• **Directions for this task**:
Exact copy required. Repeat the records, but keep the pictures out.

• **Dataset excerpts**:

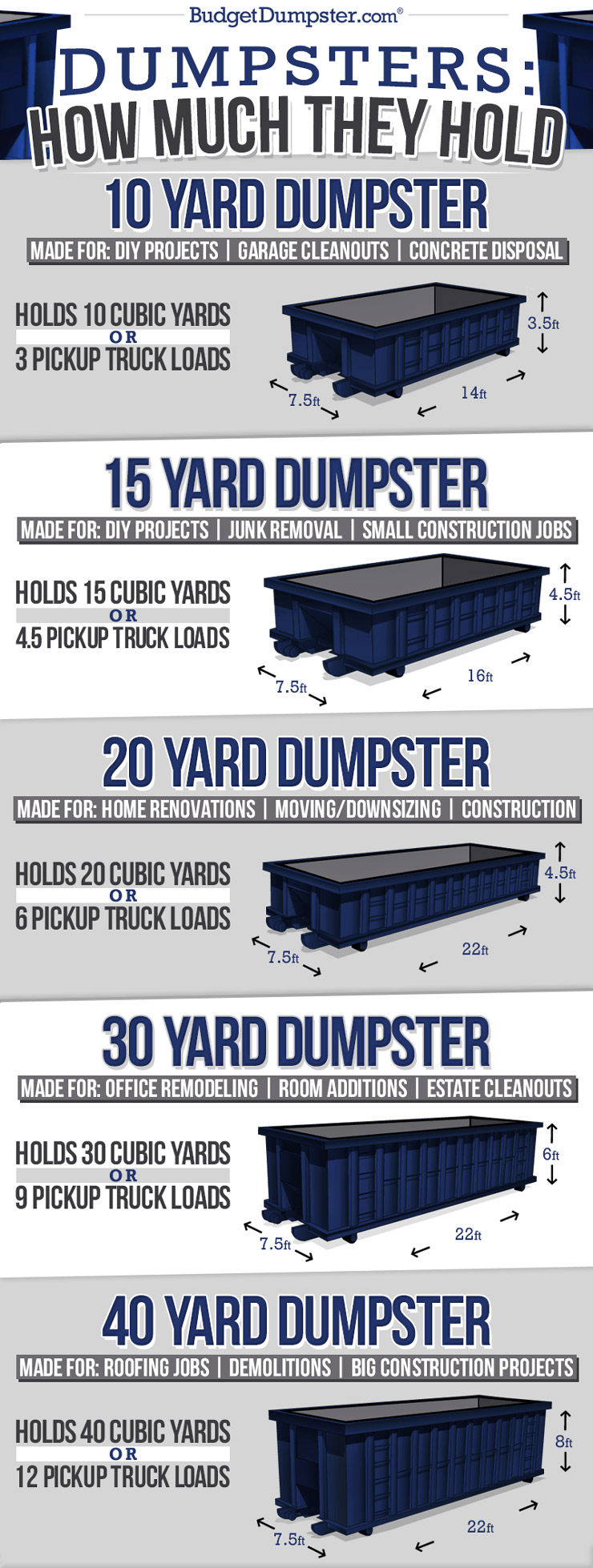 BudgetDumpster.com®

DUMPSTERS:
HOW MUCH THEY HOLD

10 YARD DUMPSTER
MADE FOR: DIY PROJECTS | GARAGE CLEANOUTS | CONCRETE DISPOSAL

HOLDS 10 CUBIC YARDS
OR
3 PICKUP TRUCK LOADS

3.5ft
7.5ft
14ft

15 YARD DUMPSTER
MADE FOR: DIY PROJECTS | JUNK REMOVAL | SMALL CONSTRUCTION JOBS

HOLDS 15 CUBIC YARDS
OR
4.5 PICKUP TRUCK LOADS

4.5ft
7.5ft
16ft

20 YARD DUMPSTER
MADE FOR: HOME RENOVATIONS | MOVING/DOWNSIZING | CONSTRUCTION

HOLDS 20 CUBIC YARDS
OR
6 PICKUP TRUCK LOADS

4.5ft
7.5ft
22ft

30 YARD DUMPSTER
MADE FOR: OFFICE REMODELING | ROOM ADDITIONS | ESTATE CLEANOUTS

HOLDS 30 CUBIC YARDS
OR
9 PICKUP TRUCK LOADS

6ft
7.5ft
22ft

40 YARD DUMPSTER
MADE FOR: ROOFING JOBS | DEMOLITIONS | BIG CONSTRUCTION PROJECTS

HOLDS 40 CUBIC YARDS
OR
12 PICKUP TRUCK LOADS

8ft
7.5ft
22ft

• **Task response**:
 BudgetDumpster.com®

DUMPSTERS:
HOW MUCH THEY HOLD

10 YARD DUMPSTER
MADE FOR: DIY PROJECTS | GARAGE CLEANOUTS | CONCRETE DISPOSAL

HOLDS 10 CUBIC YARDS
OR
3 PICKUP TRUCK LOADS

3.5ft
7.5ft
14ft

15 YARD DUMPSTER
MADE FOR: DIY PROJECTS | JUNK REMOVAL | SMALL CONSTRUCTION JOBS

HOLDS 15 CUBIC YARDS
OR
4.5 PICKUP TRUCK LOADS

4.5ft
7.5ft
16ft

20 YARD DUMPSTER
MADE FOR: HOME RENOVATIONS | MOVING/DOWNSIZING | CONSTRUCTION

HOLDS 20 CUBIC YARDS
OR
6 PICKUP TRUCK LOADS

4.5ft
7.5ft
22ft

30 YARD DUMPSTER
MADE FOR: OFFICE REMODELING | ROOM ADDITIONS | ESTATE CLEANOUTS

HOLDS 30 CUBIC YARDS
OR
9 PICKUP TRUCK LOADS

6ft
7.5ft
22ft

40 YARD DUMPSTER
MADE FOR: ROOFING JOBS | DEMOLITIONS | BIG CONSTRUCTION PROJECTS

HOLDS 40 CUBIC YARDS
OR
12 PICKUP TRUCK LOADS

8ft
7.5ft
22ft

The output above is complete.